Pittsburgh Sports Report
December 2007

Athlete of the Year
Sidney Crosby
By Bob Grove

Here at PSR, the criteria for selecting our Sportsman of the Year aren't complicated. We set out in pursuit of the area's best athlete based on his or her performance during the calendar year - nothing more, nothing less.

Once again this year, it benefited Sidney Crosby that we have no minimum age requirements. By the time he ceased being a teenager four months ago, the Penguins' celebrated center had already cemented his second straight honor.

Pasted onto the resumes of most of the players in the National Hockey League, Crosby's achievements over the past 12 months would serve very nicely as career highlights.

He became the youngest scoring champion in the history of team sports (that's any sport, folks) by claiming the Art Ross Trophy with 120 points as he pushed the Penguins back into the Stanley Cup playoffs for the first time since 2001.

He reached 200 career points quicker than any player in NHL history, racing by some guy named Wayne Gretzky. Crosby won the Hart Trophy as the league's Most Valuable Player and also became the youngest player ever awarded the Lester B. Pearson Award as the MVP as voted on by his peers.

He became the youngest player in NHL history to start in the All-Star Game since fan balloting began in 1986, and he became the youngest captain in NHL history when the Penguins sewed the "C" on his sweater last May.

Not a bad year, eh?

"You play to win, ultimately, but it's nice to be rewarded," Crosby said in looking back over an amazing 2007 that put the native of Cole Harbour, N.S. in his own historic neighborhood and squarely in the crosshairs of every other NHL team.

And that's perhaps one of the most significant aspects of Crosby's play over the past year. He won the scoring title in the season after he broke Mario Lemieux's team record for points by a rookie and became the focal point of every opponent's game plan. It's a challenge to which he's grown accustomed, both physically and mentally.
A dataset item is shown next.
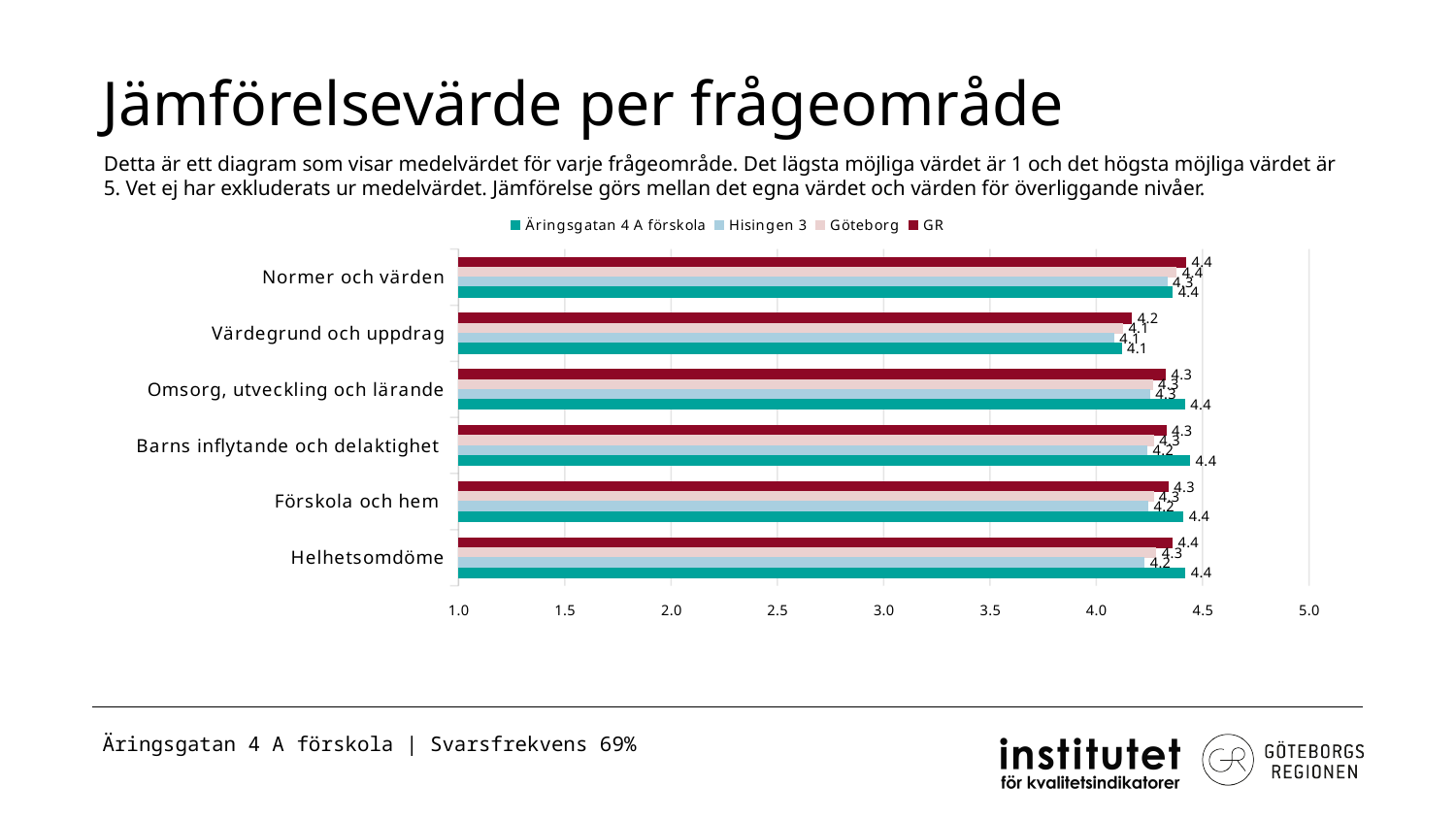
What is the value for Äringsgatan 4 A förskola in the category Omsorg, utveckling och lärande? 4.4 Which is larger in the category Förskola och hem: the value for Äringsgatan 4 A förskola or the value for Hisingen 3? Äringsgatan 4 A förskola Is the value for GR in the category Normer och värden greater or less than 4.0? greater What is the title of the chart on the slide? Jämförelsevärde per frågeområde What is the value for GR in the category Värdegrund och uppdrag? 4.2 What is the difference between the Äringsgatan 4 A förskola value and the Hisingen 3 value in the category Barns inflytande och delaktighet? 0.2 How many series does the legend list? 4 How many categories (frågeområden) are shown on the chart? 6 Which category has the lowest value for Äringsgatan 4 A förskola? Värdegrund och uppdrag What kind of chart is shown on the slide? Bar chart What is the value for Hisingen 3 in the category Helhetsomdöme? 4.2 What is the value for Äringsgatan 4 A förskola in the category Värdegrund och uppdrag? 4.1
"It's like that with every team. You're playing against top defensemen, and basically their goal is to stop your line," he says. "That's a huge challenge for anyone, for anybody I play with and myself included. You have to be ready each and every night to battle through that.

"It's almost like a heavyweight fighter sometimes: you have to be ready every night, make sure you're ready to bring your best, because other teams are going to bring theirs."

Crosby also became the third player in NHL history to record 100 points in each of his first two seasons, and his two-season total of 222 points was the fifth-best two-season total in league history.

And he's showed no signs of slowing down this season. After 23 games, Crosby was tied for second in the NHL scoring race behind Tampa Bay's Vincent Lecavalier and had already put together a career-high 19-game scoring streak. Oh, and he also established himself as one of the NHL's best faceoff men as he ranked third (54.8 percent) among all players who had taken at least 400 faceoffs.

Just rounding out the old game, you know.

Or prepping for another run at PSR's Sportsman of the Year next year.